> [Supplied information]
- Opening Delimiter -

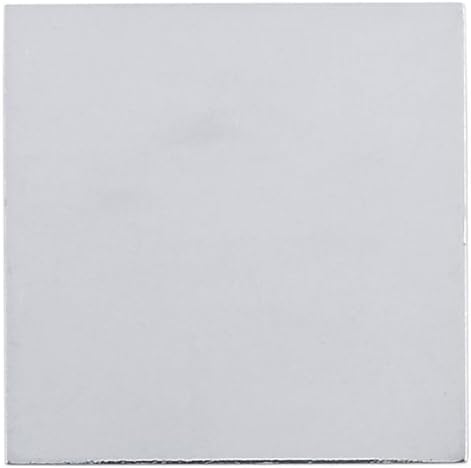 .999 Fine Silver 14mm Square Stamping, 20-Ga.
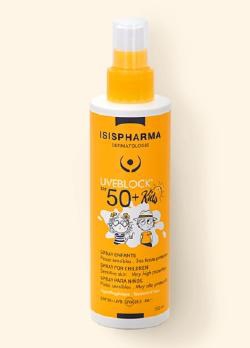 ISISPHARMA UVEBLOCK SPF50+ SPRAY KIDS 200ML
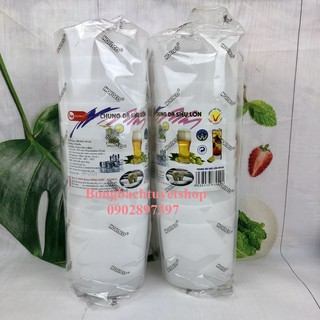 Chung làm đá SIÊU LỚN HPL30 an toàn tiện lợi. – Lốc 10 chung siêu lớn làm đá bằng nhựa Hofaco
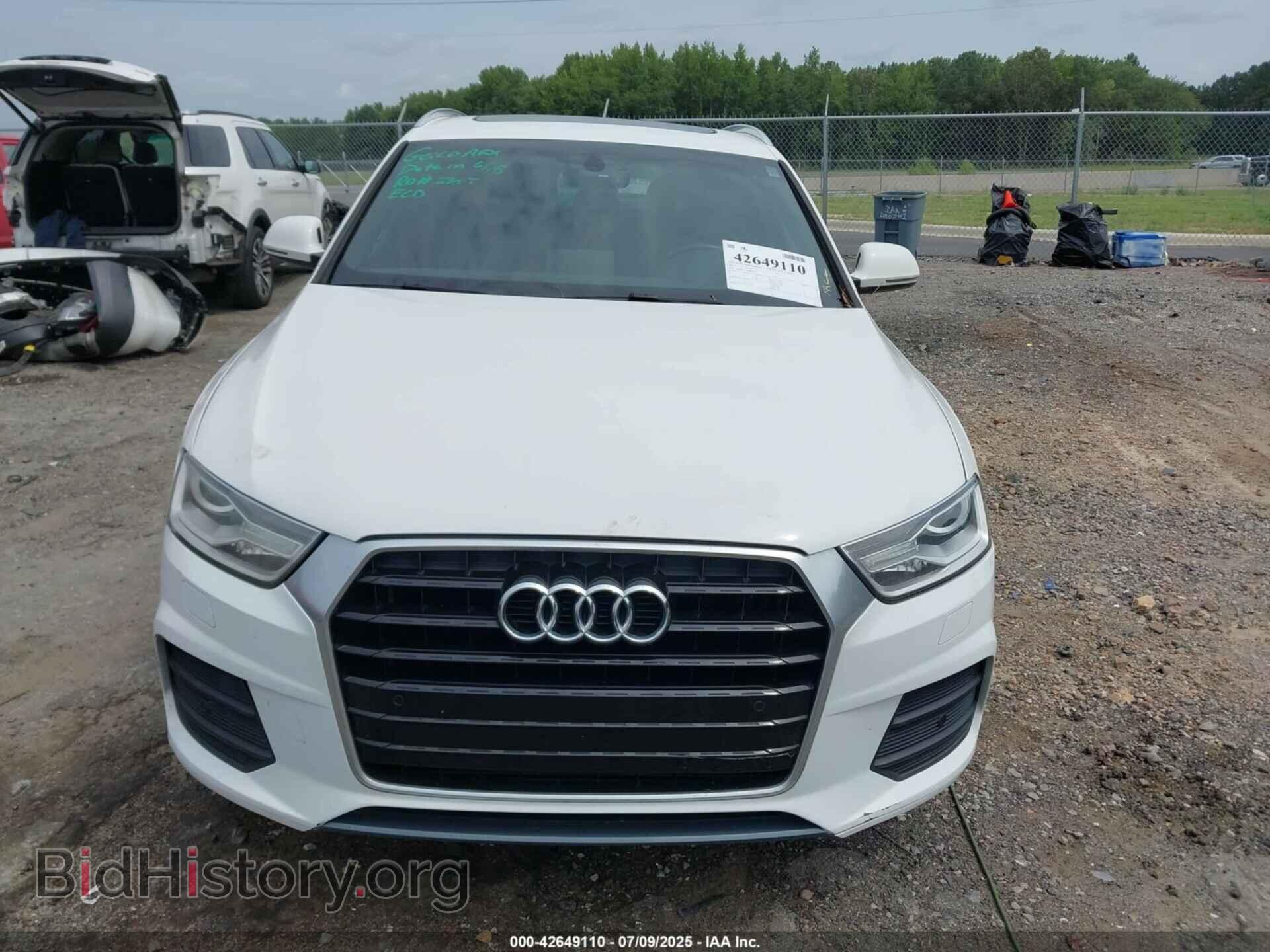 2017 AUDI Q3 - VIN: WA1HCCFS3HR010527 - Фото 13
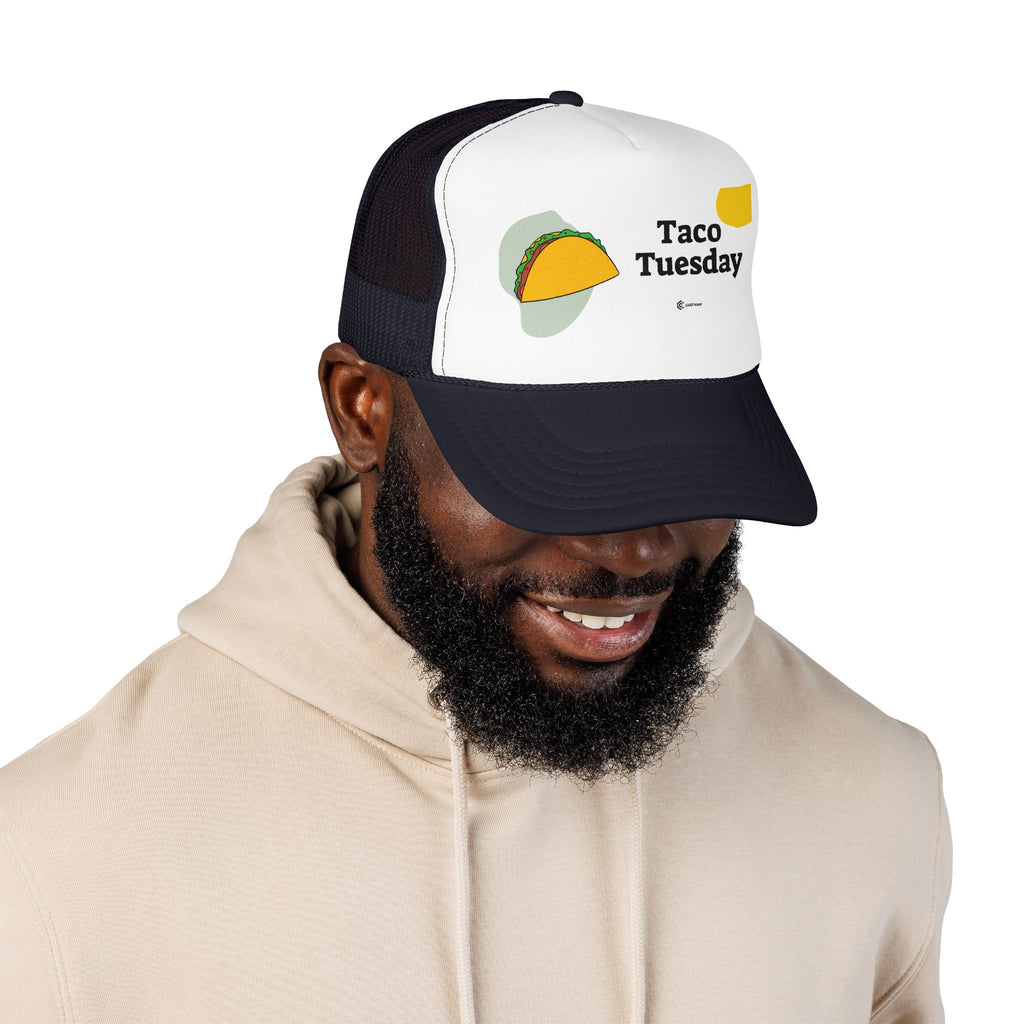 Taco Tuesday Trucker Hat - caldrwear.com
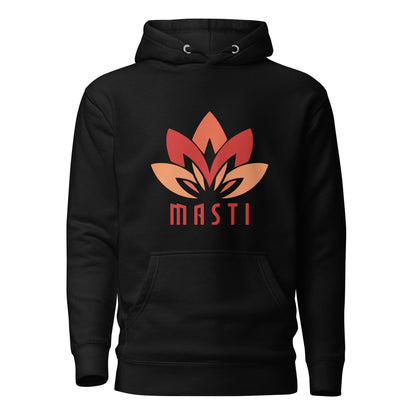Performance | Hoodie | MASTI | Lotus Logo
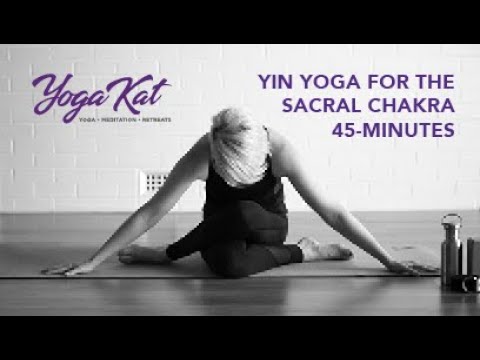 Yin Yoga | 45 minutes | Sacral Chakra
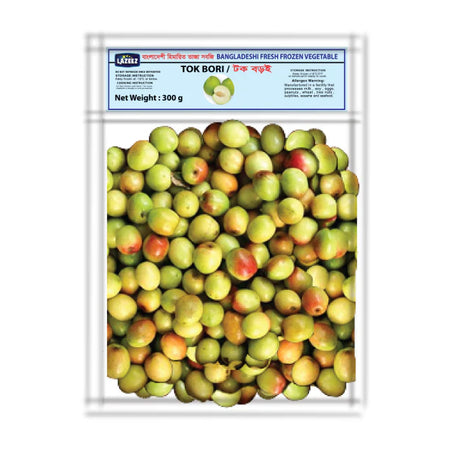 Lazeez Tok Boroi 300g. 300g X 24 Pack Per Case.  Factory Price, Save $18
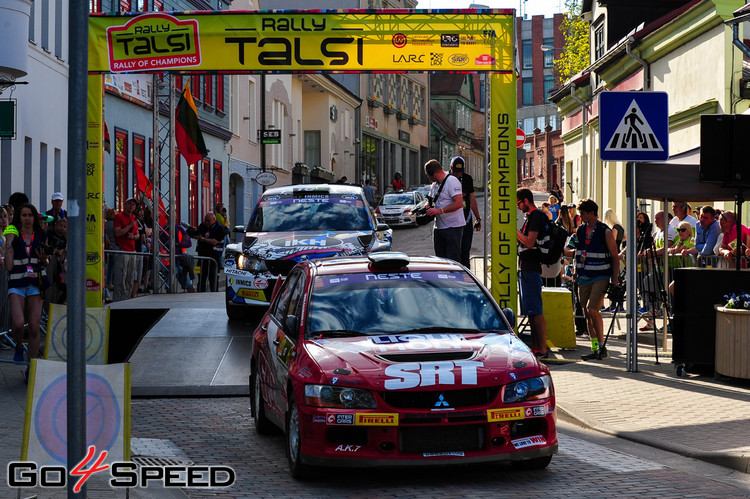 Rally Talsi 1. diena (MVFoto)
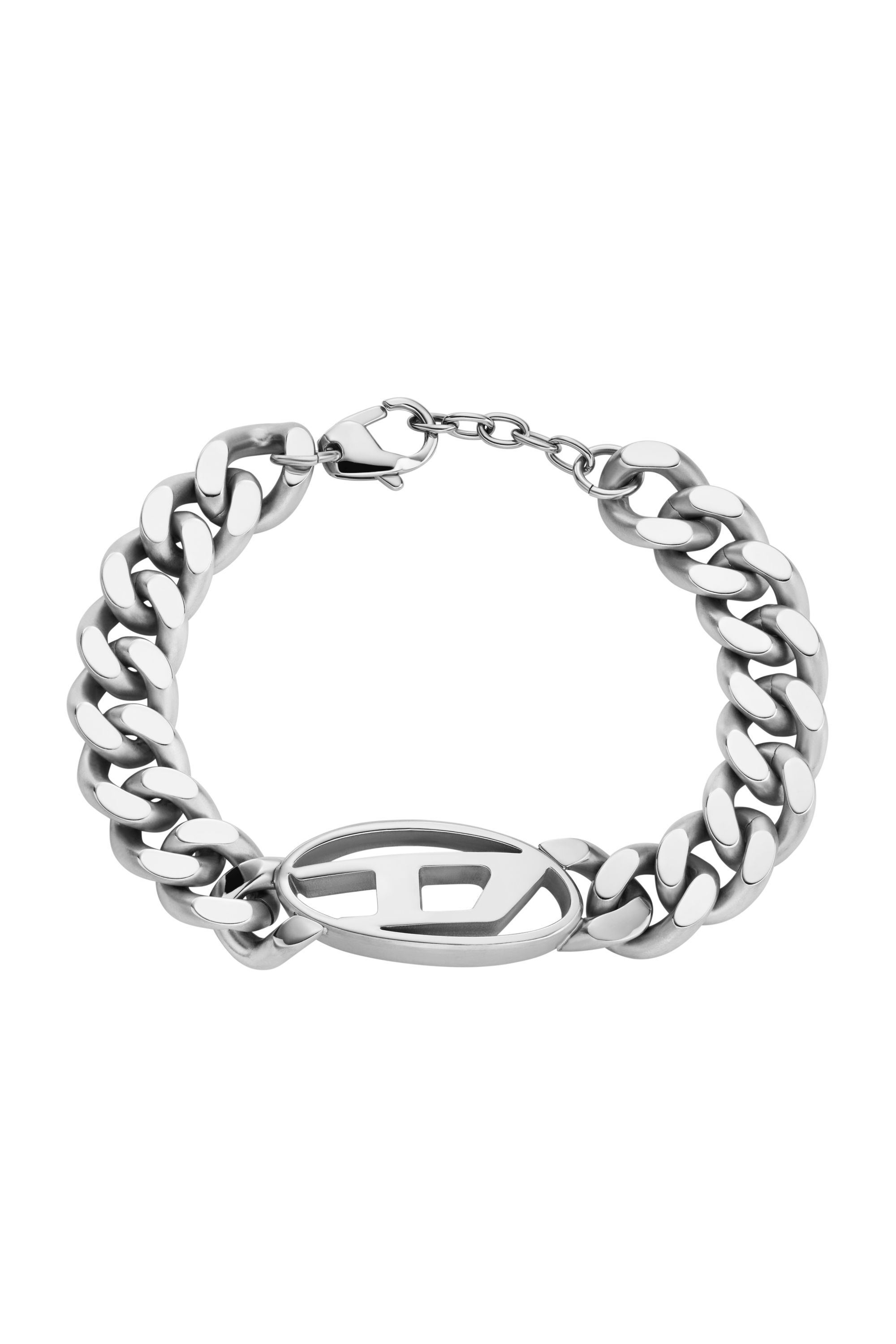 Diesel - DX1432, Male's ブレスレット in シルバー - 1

- Closing Delimiter -

> [Brief] Only the lines from the line holding "2017 AUDI Q3" through the last line above belong in the answer, repeated exactly; the pictures do not.

> [Task answer]
 2017 AUDI Q3 - VIN: WA1HCCFS3HR010527 - Фото 13
 Taco Tuesday Trucker Hat - caldrwear.com
Performance | Hoodie | MASTI | Lotus Logo
 Yin Yoga | 45 minutes | Sacral Chakra
 Lazeez Tok Boroi 300g. 300g X 24 Pack Per Case.  Factory Price, Save $18
 Rally Talsi 1. diena (MVFoto)
 Diesel - DX1432, Male's ブレスレット in シルバー - 1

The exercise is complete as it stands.